DIRECTIVE: Output the data from the line containing "What is the distance measured" through the end of the data as a two-column CSV with the header text,answer, putting each text on one row with its answer and each field in double quotes with line breaks replaced by spaces. Leave out the pictures.

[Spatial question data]
-- START --

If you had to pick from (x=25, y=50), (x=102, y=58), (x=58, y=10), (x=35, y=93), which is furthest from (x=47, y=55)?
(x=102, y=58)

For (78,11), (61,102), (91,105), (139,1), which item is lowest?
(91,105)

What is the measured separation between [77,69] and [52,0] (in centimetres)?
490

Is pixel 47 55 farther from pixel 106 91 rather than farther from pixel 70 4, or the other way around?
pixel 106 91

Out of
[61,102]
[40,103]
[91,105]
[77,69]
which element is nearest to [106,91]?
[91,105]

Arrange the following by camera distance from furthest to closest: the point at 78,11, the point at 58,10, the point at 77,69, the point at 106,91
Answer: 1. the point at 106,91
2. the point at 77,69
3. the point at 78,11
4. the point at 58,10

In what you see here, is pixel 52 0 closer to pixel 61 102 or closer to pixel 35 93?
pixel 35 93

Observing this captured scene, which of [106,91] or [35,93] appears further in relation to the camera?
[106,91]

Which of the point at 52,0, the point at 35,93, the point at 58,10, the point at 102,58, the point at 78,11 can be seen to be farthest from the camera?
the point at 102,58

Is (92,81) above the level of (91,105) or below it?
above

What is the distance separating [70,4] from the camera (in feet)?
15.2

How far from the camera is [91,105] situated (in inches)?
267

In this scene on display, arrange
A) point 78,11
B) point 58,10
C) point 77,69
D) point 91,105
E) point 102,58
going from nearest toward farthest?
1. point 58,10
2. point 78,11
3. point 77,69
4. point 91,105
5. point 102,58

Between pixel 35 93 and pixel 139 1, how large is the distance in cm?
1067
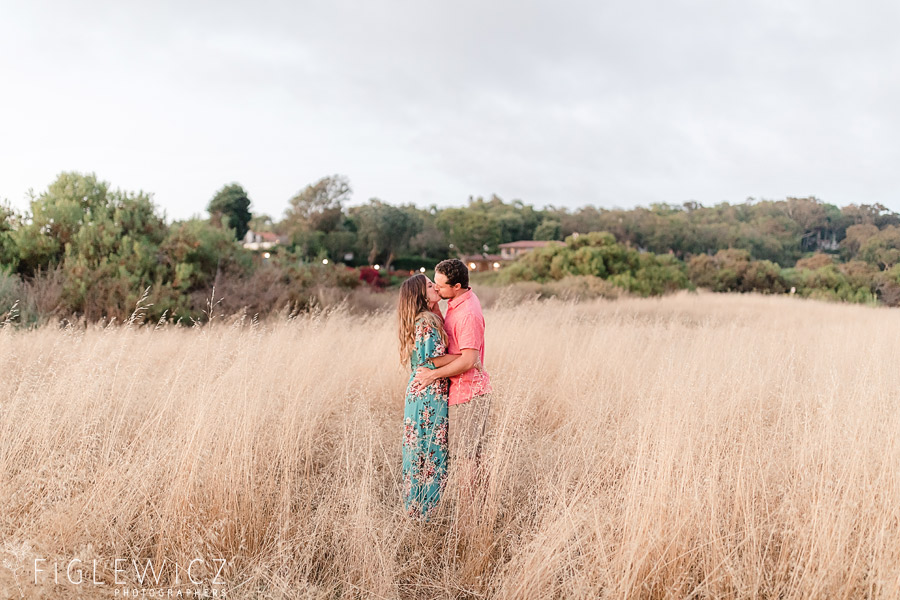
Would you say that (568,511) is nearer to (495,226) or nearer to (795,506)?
(795,506)

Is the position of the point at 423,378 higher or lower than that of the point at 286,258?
lower

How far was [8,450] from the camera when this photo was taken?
3.45m

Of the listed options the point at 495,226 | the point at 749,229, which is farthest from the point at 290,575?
the point at 495,226

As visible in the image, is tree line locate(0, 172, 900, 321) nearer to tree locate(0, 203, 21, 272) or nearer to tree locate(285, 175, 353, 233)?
tree locate(0, 203, 21, 272)

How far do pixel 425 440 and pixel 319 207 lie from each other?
164 feet

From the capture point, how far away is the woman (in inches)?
126

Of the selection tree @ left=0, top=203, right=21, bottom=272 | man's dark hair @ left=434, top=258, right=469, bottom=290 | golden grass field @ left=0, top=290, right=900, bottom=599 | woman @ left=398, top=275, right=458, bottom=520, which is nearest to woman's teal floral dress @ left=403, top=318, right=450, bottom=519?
woman @ left=398, top=275, right=458, bottom=520

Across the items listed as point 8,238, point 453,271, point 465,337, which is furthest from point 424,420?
point 8,238

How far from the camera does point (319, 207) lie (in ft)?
167

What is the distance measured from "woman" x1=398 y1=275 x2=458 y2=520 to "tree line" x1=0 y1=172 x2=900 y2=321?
5928mm

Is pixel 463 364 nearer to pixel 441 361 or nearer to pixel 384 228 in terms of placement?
pixel 441 361

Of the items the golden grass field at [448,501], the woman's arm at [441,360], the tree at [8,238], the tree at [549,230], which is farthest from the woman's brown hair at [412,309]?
the tree at [549,230]

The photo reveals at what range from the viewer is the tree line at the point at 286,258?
977cm

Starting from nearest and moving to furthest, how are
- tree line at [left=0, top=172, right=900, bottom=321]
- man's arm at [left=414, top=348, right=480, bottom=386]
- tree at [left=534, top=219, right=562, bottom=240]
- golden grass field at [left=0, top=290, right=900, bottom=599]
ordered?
golden grass field at [left=0, top=290, right=900, bottom=599] < man's arm at [left=414, top=348, right=480, bottom=386] < tree line at [left=0, top=172, right=900, bottom=321] < tree at [left=534, top=219, right=562, bottom=240]
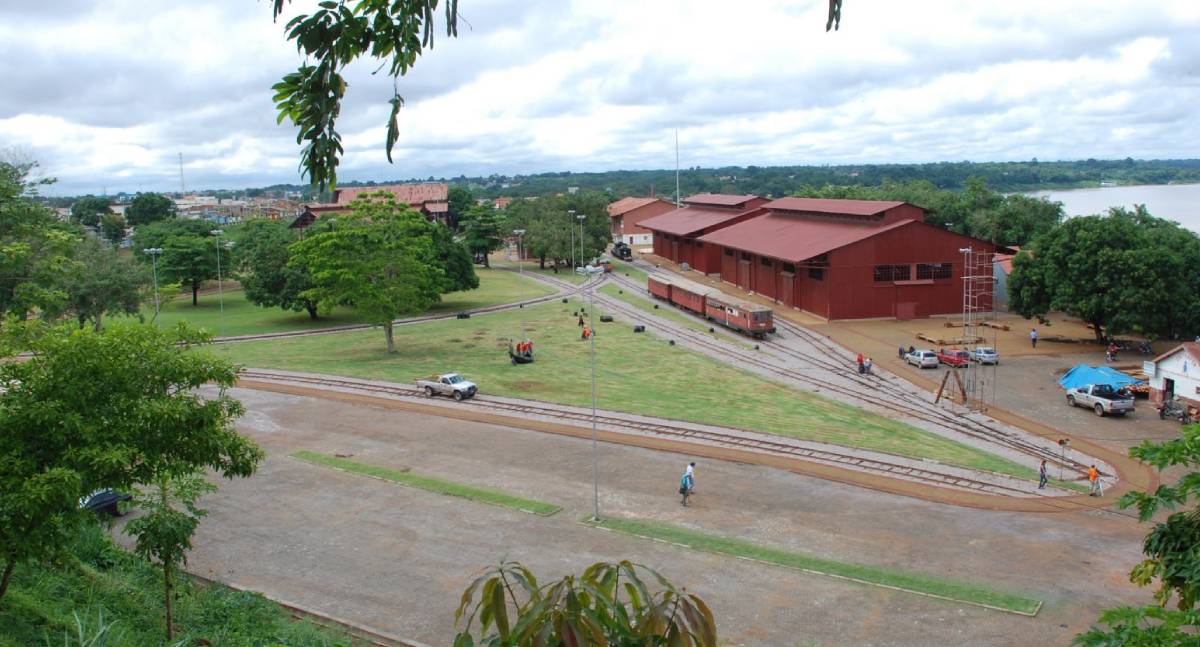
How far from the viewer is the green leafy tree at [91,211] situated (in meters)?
140

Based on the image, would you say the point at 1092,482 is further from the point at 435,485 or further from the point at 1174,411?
the point at 435,485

-- END --

REPLY TO THE TASK:
text,answer
"What is the distance measured from ""woman"" x1=398 y1=275 x2=458 y2=520 to ""tree line"" x1=0 y1=172 x2=900 y2=321?","5928mm"
"Is pixel 463 364 nearer to pixel 441 361 or nearer to pixel 384 228 in terms of placement?","pixel 441 361"
"Of the items the golden grass field at [448,501], the woman's arm at [441,360], the tree at [8,238], the tree at [549,230], which is farthest from the woman's brown hair at [412,309]?","the tree at [549,230]"
"The photo reveals at what range from the viewer is the tree line at the point at 286,258?","977cm"
"Starting from nearest and moving to furthest, how are - tree line at [left=0, top=172, right=900, bottom=321] - man's arm at [left=414, top=348, right=480, bottom=386] - tree at [left=534, top=219, right=562, bottom=240] - golden grass field at [left=0, top=290, right=900, bottom=599] ordered?","golden grass field at [left=0, top=290, right=900, bottom=599] < man's arm at [left=414, top=348, right=480, bottom=386] < tree line at [left=0, top=172, right=900, bottom=321] < tree at [left=534, top=219, right=562, bottom=240]"
"How far from the viewer is the green leafy tree at [91,211] situated (in meters)?","140"
"Based on the image, would you say the point at 1092,482 is further from the point at 435,485 or further from the point at 1174,411?","the point at 435,485"